0121 コンデンサーマイクへの電池のつなぎ方



 皆さんがこれから使うチャンスが最も多いのはエレクトレットコンデンサーマイクであろうかと思います。この使い方については0109に書いておきましたが、なおこれでも判らないと言われます。
 このホームページは「せめてハンダ鏝の使い方くらいはマスターしておられる方」を対象にしているので、あまり素人向けの書き方をしては失礼だという考えが私にはあります。先日相棒の森脇さんに叱られたことですが、「コンデンサーを介して」とか「アースに落とす」というように仲間内の言葉でつい片づけてしまうところが私にもあるようです。多いに気をつけます。皆さんも「このへんの意味が判らない」とメイルを下さればトコトンお応えするようにします。

 それで、頂いた御質問の内からお答えを一つ。コンデンサーマイクへの電池のつなぎ方です。
 0109の最後に回路図があります。これはマイクアンプの電源からマイク電源を分けようとする回路です。ここを単独で電池で働かせたいときはどうするか?

 まずマイクユニットのプラスマイナスの記号に良く注意します。そしてボタン電池でも乾電池でも何でも構いませんから1個パラレル(並列)につないでやります。つまりマイクのプラス端子には電池のプラス側を、マイナス端子には電池のマイナス極を繋ぎます。 
 これでマイクには1mA以下(0.8mAくらい)の電流が流れてマイクが動作状態になります。

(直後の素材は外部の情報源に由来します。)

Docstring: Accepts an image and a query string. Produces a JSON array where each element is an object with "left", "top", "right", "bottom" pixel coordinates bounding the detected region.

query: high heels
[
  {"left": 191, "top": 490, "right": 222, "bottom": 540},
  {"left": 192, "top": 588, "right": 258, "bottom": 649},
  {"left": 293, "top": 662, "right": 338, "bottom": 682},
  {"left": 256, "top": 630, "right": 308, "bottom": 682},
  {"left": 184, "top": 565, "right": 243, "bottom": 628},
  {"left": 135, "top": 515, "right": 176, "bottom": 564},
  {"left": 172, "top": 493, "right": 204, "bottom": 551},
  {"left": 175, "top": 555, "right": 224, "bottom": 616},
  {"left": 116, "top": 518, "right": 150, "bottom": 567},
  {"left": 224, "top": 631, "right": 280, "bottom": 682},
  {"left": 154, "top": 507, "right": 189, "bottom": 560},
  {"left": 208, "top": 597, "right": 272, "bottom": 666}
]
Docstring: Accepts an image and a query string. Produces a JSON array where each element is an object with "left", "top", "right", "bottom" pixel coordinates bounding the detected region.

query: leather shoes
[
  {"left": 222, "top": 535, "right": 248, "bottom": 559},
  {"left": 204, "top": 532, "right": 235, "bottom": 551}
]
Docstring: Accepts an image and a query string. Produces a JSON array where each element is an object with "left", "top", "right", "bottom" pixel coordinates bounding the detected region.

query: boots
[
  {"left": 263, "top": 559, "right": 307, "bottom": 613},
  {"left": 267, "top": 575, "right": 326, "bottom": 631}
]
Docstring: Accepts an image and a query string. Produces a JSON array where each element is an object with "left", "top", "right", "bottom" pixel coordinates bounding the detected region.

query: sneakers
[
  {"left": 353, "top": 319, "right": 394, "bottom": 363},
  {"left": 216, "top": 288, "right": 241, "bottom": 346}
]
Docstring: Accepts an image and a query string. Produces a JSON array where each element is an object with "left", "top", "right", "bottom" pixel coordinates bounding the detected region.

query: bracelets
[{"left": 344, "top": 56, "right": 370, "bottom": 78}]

 注意が必要なのは「このままアンプのダイナミックマイク用の入力端子に繋いではいけない」ことです。必ず1μF(マイクロファラッド)から10μFのコンデンサーを入れてやってください。コンデンサーをどう入れるかは0109の回路図をよく見て下されば判ります。

 この電池はマイクを使わないときは必ず切るようにしましょう。0.8mAという本当に僅かな電流しか流れないのですから忘れても大したことないようですが無駄なことは止しましょう。いざ使う段になって「電池切れだ!」と慌てることはよくあることですから。

 以上は「ネクタイピン型のマイクを買ってきてアンプに繋いだけど音が出なかった」というメイルを頂いたことに対する答えです。秋葉原にいけばコンデンサーマイク用の電池ケースを売っています。しかし、こんなものに1800円も出すなんて馬鹿馬鹿しいではありませんか。売り物にするのならともかく自家用なら自分で作るに限ります。